Not merely as a burdensome restraint, or a weary endurance, came the shadow of that Puritan Sabbath. It brought with it all the sweetness that belongs to rest, all the sacredness that hallows home, all the memories of patient thrift, of sober order, of chastened yet intense family feeling, of calmness, purity, and self-respecting dignity which distinguish the Puritan household. It seemed a solemn pause in all the sights and sounds of earth. And he whose moral nature was not yet enough developed to fill the blank with visions of heaven was yet wholesomely instructed by his weariness into the secret of his own spiritual poverty.

Zephaniah Pennel, in his best Sunday clothes, with his hard visage glowing with a sort of interior tenderness, ministered this morning at his family-altar—one of those thousand priests of God's ordaining that tend the sacred fire in as many families of New England. He had risen with the morning star and been forth to meditate, and came in with his mind softened and glowing. The trance-like calm of earth and sea found a solemn answer with him, as he read what a poet wrote by the sea-shores of the Mediterranean, ages ago: "Bless the Lord, O my soul.
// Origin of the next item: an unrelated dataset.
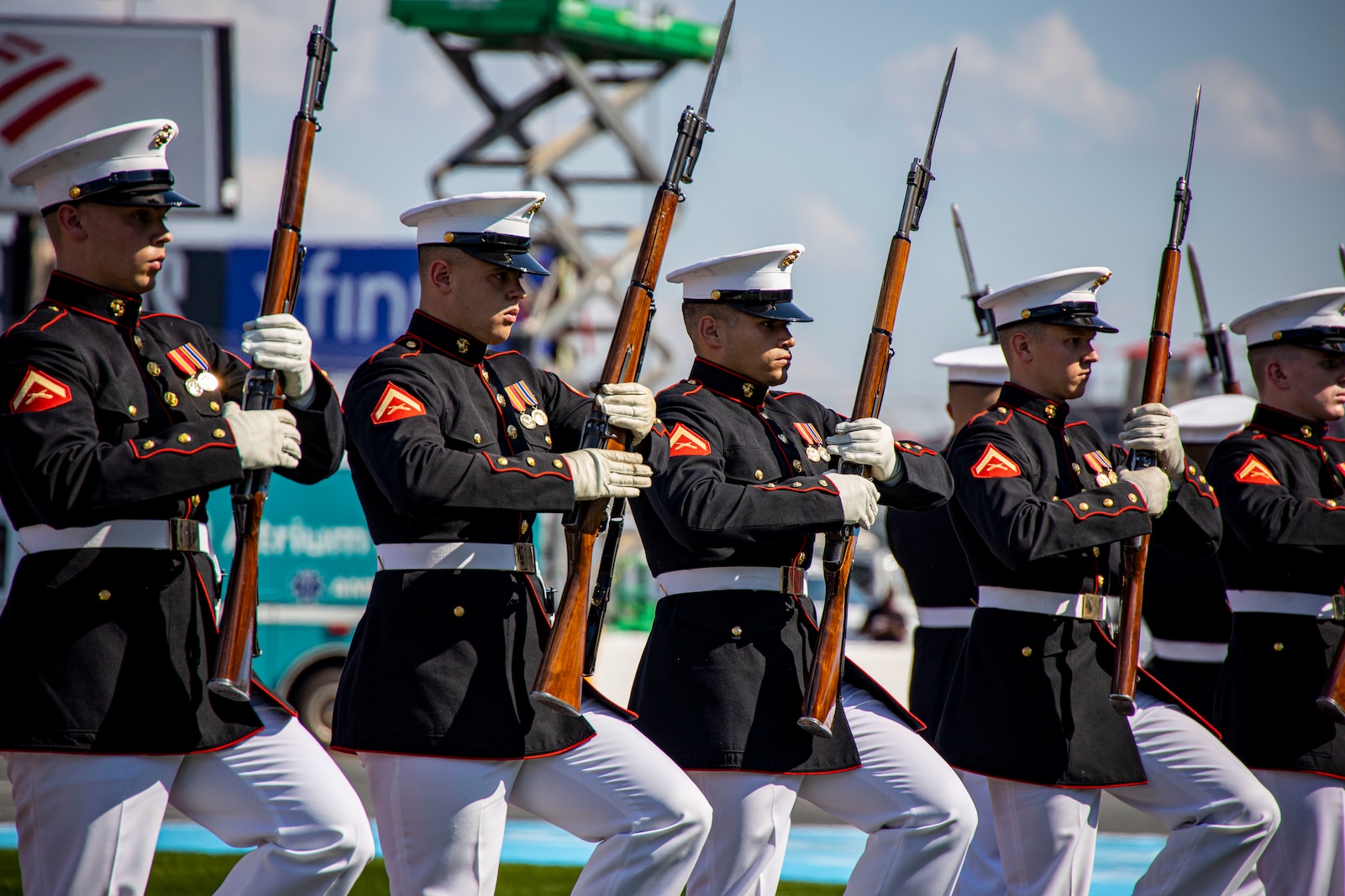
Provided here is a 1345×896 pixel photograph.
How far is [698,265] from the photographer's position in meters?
4.71

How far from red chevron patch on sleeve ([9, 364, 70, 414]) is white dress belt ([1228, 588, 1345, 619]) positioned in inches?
160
O Lord my God, thou art very great; thou art clothed with honor and majesty. Who coverest thyself with light as with a garment: who stretchest out the heavens like a curtain: who layeth the beams of his chambers in the waters: who maketh the clouds his chariot: who walketh upon the wings of the wind. The trees of the Lord are full of sap; the cedars of Lebanon, which he hath planted; where the birds make their nests; as for the stork, the fir-trees are her house. O Lord, how manifold are thy works! in wisdom hast thou made them all."
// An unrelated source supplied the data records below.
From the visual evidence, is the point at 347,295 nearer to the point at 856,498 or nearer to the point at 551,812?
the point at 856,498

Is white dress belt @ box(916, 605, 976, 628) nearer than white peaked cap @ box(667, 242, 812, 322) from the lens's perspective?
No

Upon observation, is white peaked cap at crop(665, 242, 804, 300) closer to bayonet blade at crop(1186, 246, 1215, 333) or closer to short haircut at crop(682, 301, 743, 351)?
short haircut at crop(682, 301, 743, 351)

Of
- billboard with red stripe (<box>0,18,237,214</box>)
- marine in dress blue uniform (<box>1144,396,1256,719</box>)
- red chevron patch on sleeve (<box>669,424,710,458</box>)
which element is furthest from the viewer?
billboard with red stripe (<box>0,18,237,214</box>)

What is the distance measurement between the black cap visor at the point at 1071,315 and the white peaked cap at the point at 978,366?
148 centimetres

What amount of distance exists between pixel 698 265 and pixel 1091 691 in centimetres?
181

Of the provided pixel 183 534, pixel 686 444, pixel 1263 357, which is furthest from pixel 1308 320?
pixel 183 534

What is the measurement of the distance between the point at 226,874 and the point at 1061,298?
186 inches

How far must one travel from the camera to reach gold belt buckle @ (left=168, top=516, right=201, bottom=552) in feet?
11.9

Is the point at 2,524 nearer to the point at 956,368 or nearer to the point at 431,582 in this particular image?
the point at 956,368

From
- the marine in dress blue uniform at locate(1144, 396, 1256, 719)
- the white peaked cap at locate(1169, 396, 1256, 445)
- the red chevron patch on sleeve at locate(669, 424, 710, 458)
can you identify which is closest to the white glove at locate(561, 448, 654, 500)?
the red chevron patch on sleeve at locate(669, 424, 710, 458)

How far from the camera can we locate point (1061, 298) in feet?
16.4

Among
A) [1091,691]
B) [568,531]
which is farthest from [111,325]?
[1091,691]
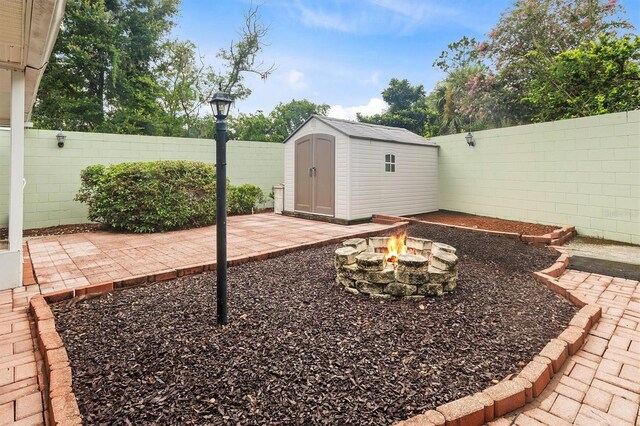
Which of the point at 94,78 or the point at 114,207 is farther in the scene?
the point at 94,78

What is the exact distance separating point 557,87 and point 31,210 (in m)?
12.2

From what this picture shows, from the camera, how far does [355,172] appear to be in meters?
6.67

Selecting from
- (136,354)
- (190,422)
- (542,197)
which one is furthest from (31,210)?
(542,197)

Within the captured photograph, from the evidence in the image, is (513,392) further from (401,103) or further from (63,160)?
(401,103)

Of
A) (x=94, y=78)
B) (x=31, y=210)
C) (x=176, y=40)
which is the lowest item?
(x=31, y=210)

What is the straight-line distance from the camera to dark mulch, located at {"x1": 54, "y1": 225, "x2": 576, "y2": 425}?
152cm

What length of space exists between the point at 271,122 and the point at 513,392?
15346mm

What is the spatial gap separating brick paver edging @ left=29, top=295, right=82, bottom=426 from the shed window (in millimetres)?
6205

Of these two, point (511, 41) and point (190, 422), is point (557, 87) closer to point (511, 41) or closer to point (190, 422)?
point (511, 41)

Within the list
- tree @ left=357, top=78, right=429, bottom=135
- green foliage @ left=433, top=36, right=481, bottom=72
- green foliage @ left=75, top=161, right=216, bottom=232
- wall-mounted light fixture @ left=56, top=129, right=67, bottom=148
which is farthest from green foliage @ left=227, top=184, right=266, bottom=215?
tree @ left=357, top=78, right=429, bottom=135

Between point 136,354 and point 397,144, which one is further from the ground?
point 397,144

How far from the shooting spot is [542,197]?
21.0 ft

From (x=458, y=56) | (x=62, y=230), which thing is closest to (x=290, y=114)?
(x=458, y=56)

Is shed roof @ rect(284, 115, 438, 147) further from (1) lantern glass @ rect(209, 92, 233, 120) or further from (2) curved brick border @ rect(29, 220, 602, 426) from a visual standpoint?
(2) curved brick border @ rect(29, 220, 602, 426)
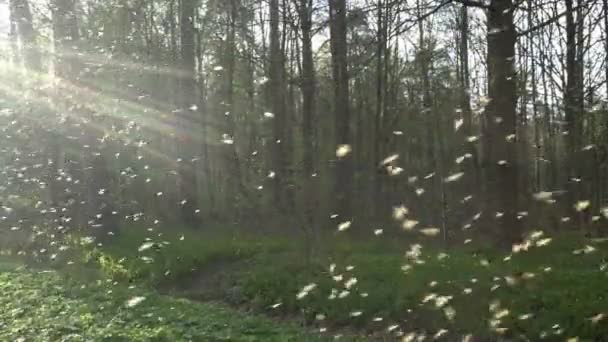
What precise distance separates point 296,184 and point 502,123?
16.4 feet

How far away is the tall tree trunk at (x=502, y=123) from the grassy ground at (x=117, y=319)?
4.00 m

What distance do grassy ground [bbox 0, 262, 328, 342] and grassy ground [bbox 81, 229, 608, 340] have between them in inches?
39.8

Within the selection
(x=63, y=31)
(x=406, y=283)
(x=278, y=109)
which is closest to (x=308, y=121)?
(x=278, y=109)

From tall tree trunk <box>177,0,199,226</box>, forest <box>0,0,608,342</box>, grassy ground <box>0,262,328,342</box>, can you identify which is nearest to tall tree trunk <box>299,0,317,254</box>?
forest <box>0,0,608,342</box>

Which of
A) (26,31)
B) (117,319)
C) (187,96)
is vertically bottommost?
(117,319)

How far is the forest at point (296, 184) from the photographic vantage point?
926cm

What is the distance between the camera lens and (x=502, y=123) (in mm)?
10680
Ages ago the cedars that the poet saw have rotted into dust, and from their cones have risen generations of others, wide-winged and grand. But the words of that poet have been wafted like seed to our days, and sprung up in flowers of trust and faith in a thousand households.

"Well, now," said Miss Ruey, when the morning rite was over, "Mis' Pennel, I s'pose you and the Cap'n will be wantin' to go to the meetin', so don't you gin yourse'ves a mite of trouble about the children, for I'll stay at home with 'em. The little feller was starty and fretful in his sleep last night, and didn't seem to be quite well."
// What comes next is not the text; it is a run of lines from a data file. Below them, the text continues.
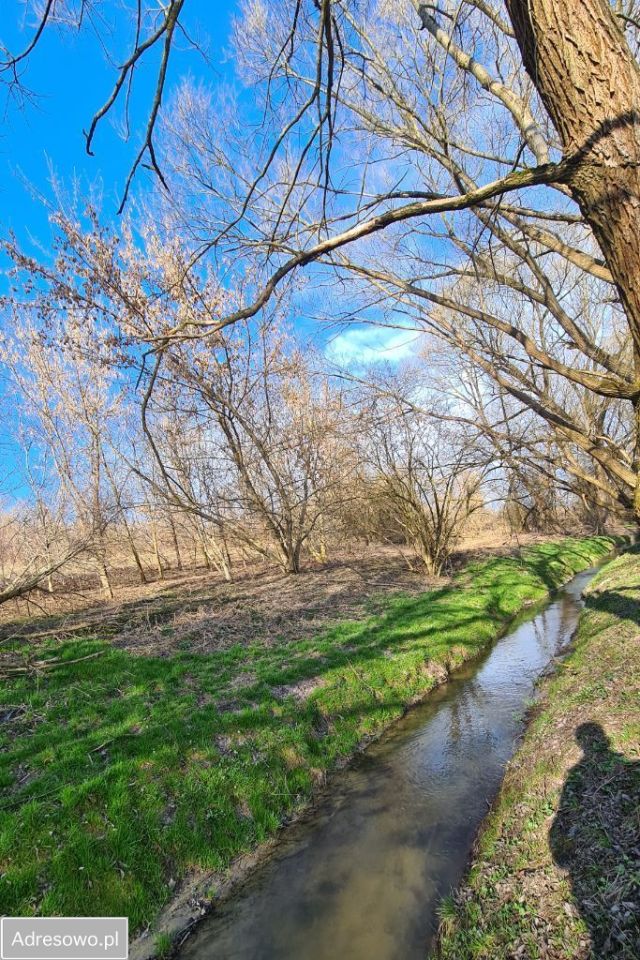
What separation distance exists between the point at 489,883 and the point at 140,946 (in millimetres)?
2667

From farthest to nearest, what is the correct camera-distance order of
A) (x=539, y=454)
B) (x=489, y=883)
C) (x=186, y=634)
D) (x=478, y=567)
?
(x=478, y=567), (x=186, y=634), (x=539, y=454), (x=489, y=883)

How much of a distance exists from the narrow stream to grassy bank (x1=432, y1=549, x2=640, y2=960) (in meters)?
0.34

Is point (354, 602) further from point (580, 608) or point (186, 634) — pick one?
point (580, 608)

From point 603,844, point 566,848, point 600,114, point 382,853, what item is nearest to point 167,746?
point 382,853

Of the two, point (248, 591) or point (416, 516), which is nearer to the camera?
point (248, 591)

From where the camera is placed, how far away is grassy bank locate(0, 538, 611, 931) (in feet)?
12.1

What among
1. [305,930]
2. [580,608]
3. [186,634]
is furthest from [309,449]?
[305,930]

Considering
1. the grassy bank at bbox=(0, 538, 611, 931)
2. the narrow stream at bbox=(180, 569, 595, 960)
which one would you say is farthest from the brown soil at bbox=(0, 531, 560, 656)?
the narrow stream at bbox=(180, 569, 595, 960)

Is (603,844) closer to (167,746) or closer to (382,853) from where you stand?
(382,853)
"No wonder, poor dear," said Mrs. Pennel; "it's a wonder children can forget as they do."

"Yes," said Miss Ruey; "you know them lines in the 'English Reader,'—

'Gay hope is theirs by fancy led,
Least pleasing when possessed;
The tear forgot as soon as shed,
The sunshine of the breast.'

Them lines all'ys seemed to me affectin'."

Miss Ruey's sentiment was here interrupted by a loud cry from the bedroom, and something between a sneeze and a howl.

"Massy! what is that ar young un up to!" she exclaimed, rushing into the adjoining bedroom.